▶ _Perguntas_:
**a)** Responda com base na notícia sobre José Aníbal:
(i) Que idade tem Aníbal?
(ii) Em que estado ele nasceu?
(iii) Qual máxima de Covas ele pretende pôr em prática?
**b)** Prolongue a notícia sobre José Aníbal a partir do ponto em que ela termina.

Aníbal quer seguir Covas e “trocar chumbo“

Notícias - 28/05/2001

O retrato sorridente do governador Mário Covas, morto em março, continua pendurado no gabinete do secretário de Ciência, Tecnologia e Desenvolvimento Econômico, José Aníbal, e não deixa nenhuma dúvida sobre sua disposição como novo presidente nacional do PSDB. Eleito há dez dias, Aníbal sai esta semana da secretaria para pôr em prática uma máxima de Covas: “Chumbo trocado não dói.“ Nada de novo para o economista, de 53 anos, que nasceu em Rondônia, foi estudar em Minas Gerais e acabou exilado na França, durante o regime militar. Agora, como presidente do PSDB, Aníbal confirma que vai levar a lição do governador “ao pé da letra“. Como ele mesmo diz, “o PSDB vai para o front“. Depois de considerar um “desastre“ a administração do PT em São Paulo, ele acusa a prefeita Marta Suplicy de “fazer despesa para atender a quadros do PT“, bater um recorde de viagens ao exterior e onerar o trabalhador com o aumento na passagem do ônibus.

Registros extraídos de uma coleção

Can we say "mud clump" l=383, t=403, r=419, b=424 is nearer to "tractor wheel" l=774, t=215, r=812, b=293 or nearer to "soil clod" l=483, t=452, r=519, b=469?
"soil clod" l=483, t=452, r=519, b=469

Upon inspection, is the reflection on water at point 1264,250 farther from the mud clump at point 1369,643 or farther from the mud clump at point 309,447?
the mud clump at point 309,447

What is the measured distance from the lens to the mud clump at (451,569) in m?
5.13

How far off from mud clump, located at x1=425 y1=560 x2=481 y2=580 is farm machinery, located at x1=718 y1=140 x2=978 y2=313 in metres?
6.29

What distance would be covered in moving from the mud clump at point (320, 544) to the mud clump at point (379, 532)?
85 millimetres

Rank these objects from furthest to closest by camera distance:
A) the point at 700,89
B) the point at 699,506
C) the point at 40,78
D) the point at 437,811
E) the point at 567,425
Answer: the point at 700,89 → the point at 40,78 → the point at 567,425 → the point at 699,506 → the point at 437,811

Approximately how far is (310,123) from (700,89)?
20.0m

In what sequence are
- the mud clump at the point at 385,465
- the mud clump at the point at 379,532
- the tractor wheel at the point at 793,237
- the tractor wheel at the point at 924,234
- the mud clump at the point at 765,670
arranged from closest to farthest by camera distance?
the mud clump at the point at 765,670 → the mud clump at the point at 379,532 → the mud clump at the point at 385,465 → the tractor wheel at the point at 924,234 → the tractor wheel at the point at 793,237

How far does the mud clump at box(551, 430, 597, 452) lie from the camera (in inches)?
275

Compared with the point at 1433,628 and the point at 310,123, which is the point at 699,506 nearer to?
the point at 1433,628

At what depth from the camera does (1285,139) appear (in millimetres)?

▶ _Lista de respostas_:
**a)**
(i) 53 anos.
(ii) Em Rondônia.
(iii) "Chumbo trocado não dói."

**b)**
Pelo mesmo motivo, o secretário de Finanças, João Sayad, é chamado de “príncipe do neoliberalismo“. Sobra também chumbo para o publicitário Duda Mendonça, responsável por um anúncio do PT que mostra ratos roendo a Bandeira Nacional. “Ele sim é um grande rato“, devolve Aníbal. E não falta munição contra os presidenciáveis Ciro Gomes (PPS) e Itamar Franco (PMDB). “Ciro tem verbo fácil, mas inconsistente“, aponta. “Itamar está fazendo um péssimo governo em Minas Gerais e é uma incógnita.“ A seguir, a entrevista:

Estado – Não teria sido mais fácil enfrentar a crise de energia se a população fosse avisada antes?

Aníbal – A situação hoje está mostrando que sim. Não sei se o governo tinha clareza de toda a situação há dois ou três meses. Tudo indica que não, mas o importante é daqui para a frente. A palavra de ordem é transparência. A sociedade e os agentes econômicos têm maturidade para entender que isso é um desafio. Não só para o governo, mas para todo mundo. É jogo aberto: esse corte voluntário será suficiente? Não será? Então que medidas vamos tomar? A sociedade tem de estar amplamente informada.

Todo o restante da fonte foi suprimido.